● Your instructions:
Please repeat the lines below exactly. Begin with the line containing "Get A Certified" and go on through the line containing "AMS 5217 Wanduhr".

● Data supplied:

·····

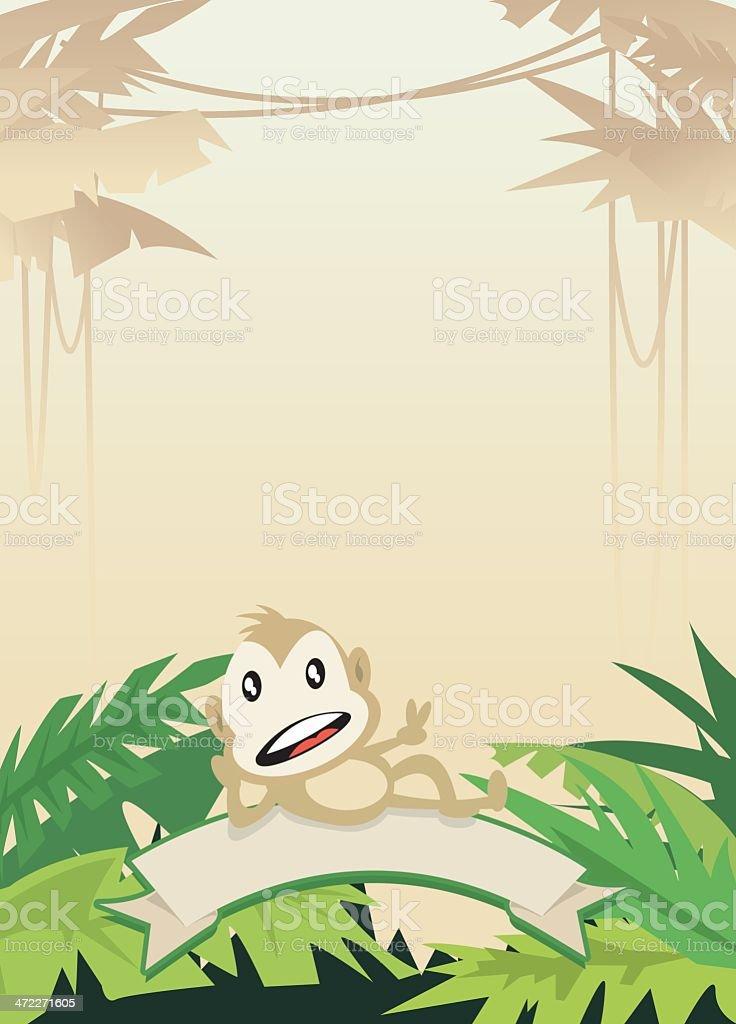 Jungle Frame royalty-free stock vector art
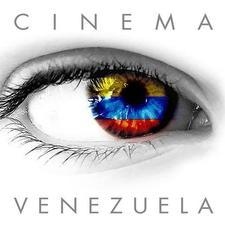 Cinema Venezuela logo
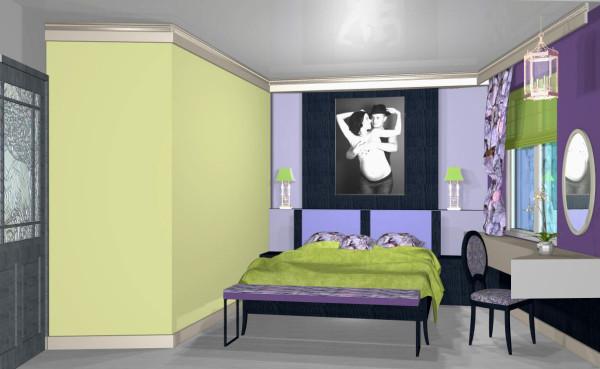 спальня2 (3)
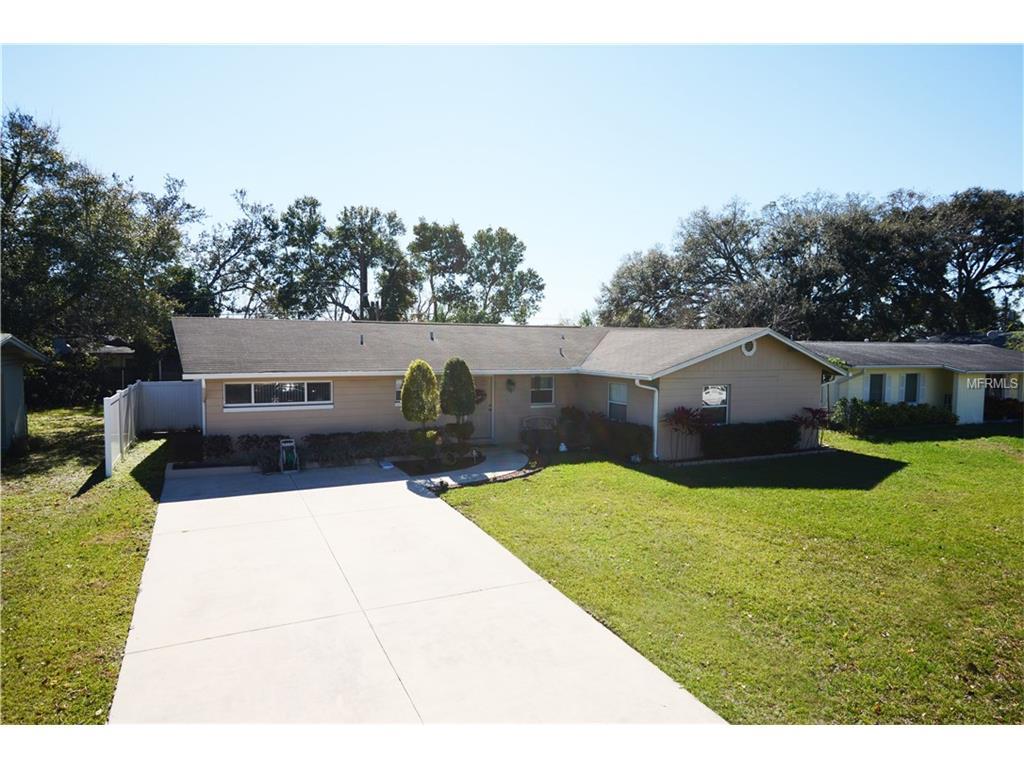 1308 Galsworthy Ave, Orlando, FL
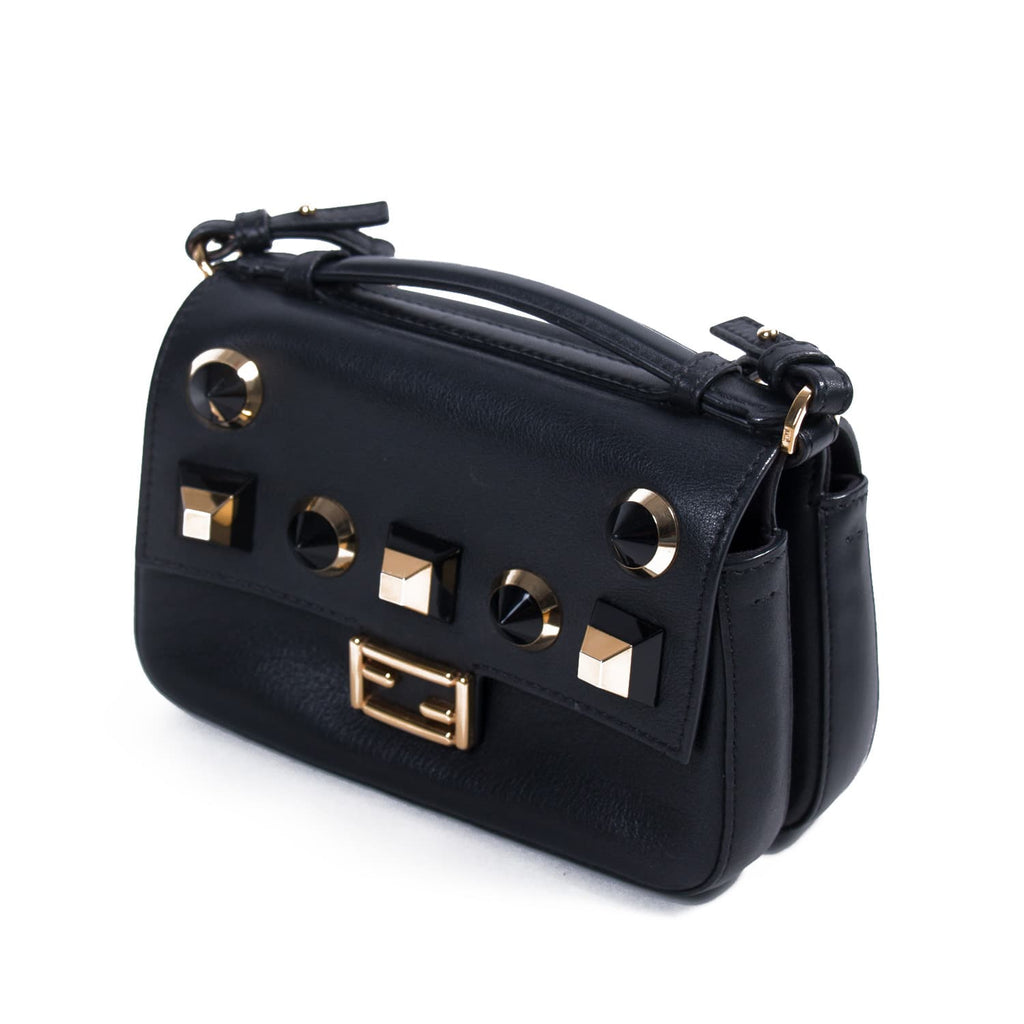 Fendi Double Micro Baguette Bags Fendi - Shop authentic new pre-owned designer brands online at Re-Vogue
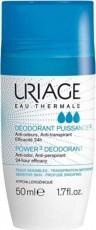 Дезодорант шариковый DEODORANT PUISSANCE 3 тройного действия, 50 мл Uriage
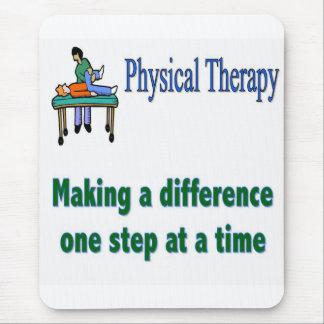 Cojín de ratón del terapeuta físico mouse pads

·····

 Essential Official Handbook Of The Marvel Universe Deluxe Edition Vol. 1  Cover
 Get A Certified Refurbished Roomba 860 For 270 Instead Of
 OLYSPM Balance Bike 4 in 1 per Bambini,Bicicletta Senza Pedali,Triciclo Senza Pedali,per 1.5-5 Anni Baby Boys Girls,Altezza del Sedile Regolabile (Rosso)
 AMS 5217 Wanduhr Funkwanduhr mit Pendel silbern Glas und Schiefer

·····

● Solution to this problem:
 Get A Certified Refurbished Roomba 860 For 270 Instead Of
 OLYSPM Balance Bike 4 in 1 per Bambini,Bicicletta Senza Pedali,Triciclo Senza Pedali,per 1.5-5 Anni Baby Boys Girls,Altezza del Sedile Regolabile (Rosso)
 AMS 5217 Wanduhr Funkwanduhr mit Pendel silbern Glas und Schiefer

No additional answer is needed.